10A results. After four hours all three switches work fine. Over the small Omten there is a somewhat higher voltage variance in the end, but nothing I worry about. As said the small switch warms up more, but that does not seem to lead to failure yet. Of course for critical applications, like single li-ion cell lights it is nicer to have the larger switch because it causes a smaller voltage drop. In fact when using the small Omten at 10A the variance upon different clicks can be as high as 0.05V and that could be visible in the output of the light, or lead to a bit shorter period the driver stays in regulation.
What surpises me is that the voltage increase is not lineair with the current, it lags a bit behind, so the resistance decreases a bit when current increases (or because the temperature increases), which is good for the performance.
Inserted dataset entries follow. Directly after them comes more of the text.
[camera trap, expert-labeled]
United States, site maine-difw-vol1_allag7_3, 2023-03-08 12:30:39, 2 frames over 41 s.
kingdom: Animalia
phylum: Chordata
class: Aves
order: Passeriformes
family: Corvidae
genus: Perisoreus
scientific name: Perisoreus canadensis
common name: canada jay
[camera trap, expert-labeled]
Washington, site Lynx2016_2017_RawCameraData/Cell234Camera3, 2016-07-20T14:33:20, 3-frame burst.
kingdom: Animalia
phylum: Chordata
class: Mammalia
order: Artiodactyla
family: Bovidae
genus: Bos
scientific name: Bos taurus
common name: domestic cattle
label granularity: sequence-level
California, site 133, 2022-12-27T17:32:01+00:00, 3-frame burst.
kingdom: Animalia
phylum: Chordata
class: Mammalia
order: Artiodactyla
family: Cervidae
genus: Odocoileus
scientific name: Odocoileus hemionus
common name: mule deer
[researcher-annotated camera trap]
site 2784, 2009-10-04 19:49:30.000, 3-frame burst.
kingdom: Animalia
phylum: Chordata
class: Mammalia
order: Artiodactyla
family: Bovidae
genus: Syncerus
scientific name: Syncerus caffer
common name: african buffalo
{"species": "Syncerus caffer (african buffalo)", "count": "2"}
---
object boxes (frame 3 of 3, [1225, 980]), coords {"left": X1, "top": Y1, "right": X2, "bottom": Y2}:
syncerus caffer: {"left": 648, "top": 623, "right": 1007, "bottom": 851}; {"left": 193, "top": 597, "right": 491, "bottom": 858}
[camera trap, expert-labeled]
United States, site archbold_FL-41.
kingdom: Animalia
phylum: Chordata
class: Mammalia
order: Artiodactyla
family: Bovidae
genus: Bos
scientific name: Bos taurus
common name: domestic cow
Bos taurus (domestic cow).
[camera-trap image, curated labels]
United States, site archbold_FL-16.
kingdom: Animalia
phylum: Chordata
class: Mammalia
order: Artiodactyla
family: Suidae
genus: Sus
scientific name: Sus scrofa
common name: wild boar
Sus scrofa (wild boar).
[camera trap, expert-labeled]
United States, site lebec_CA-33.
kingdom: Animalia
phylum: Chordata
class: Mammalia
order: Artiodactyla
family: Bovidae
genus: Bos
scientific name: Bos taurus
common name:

Another thing that is good for the performance: as you can see with almost all 10 click voltage series, the first value is low compared to the average, it is the voltage reading before the first click, it means that if you leave the switch alone the resitance decreases somewhat over time.
Small Omten 10A begin : 54 56 70 59 57 62 60 55 59 55 mV
10A 1.5hrs: 39 62 54 64 61 68 51 56 60 63 mV
10A 4hrs : 55 73 79 100 92 62 52 49 93 51 mV
Large Omten 10A begin : 34 39 42 35 39 50 40 54 54 58 mV
10A 1.5hrs: 37 70 38 47 40 49 68 80 60 43 mV
10A 4hrs : 34 46 51 53 81 88 59 50 54 52 mV
6A ebay sw. 10A begin : 19 18 18 18 20 22 20 22 20 18 mV
10A 1.5hrs: 15 16 16 19 17 18 18 24 20 27 mV
10A 4hrs : 20 24 38 41 20 20 19 20 19 19 mV
All three switches make it to the 16A test! It has to wait a bit because my girldriend hates the sound of the fans, makes her think of bad airco days .
I can't help noticing that making a high amp switch is cheap and easy: a plastic housing with ballpoint click-mechanism, three pieces of metal, a spring. I can't comment much on the type of metal used, but these good performing Omten switches are not exactly using the metal with the best conductance.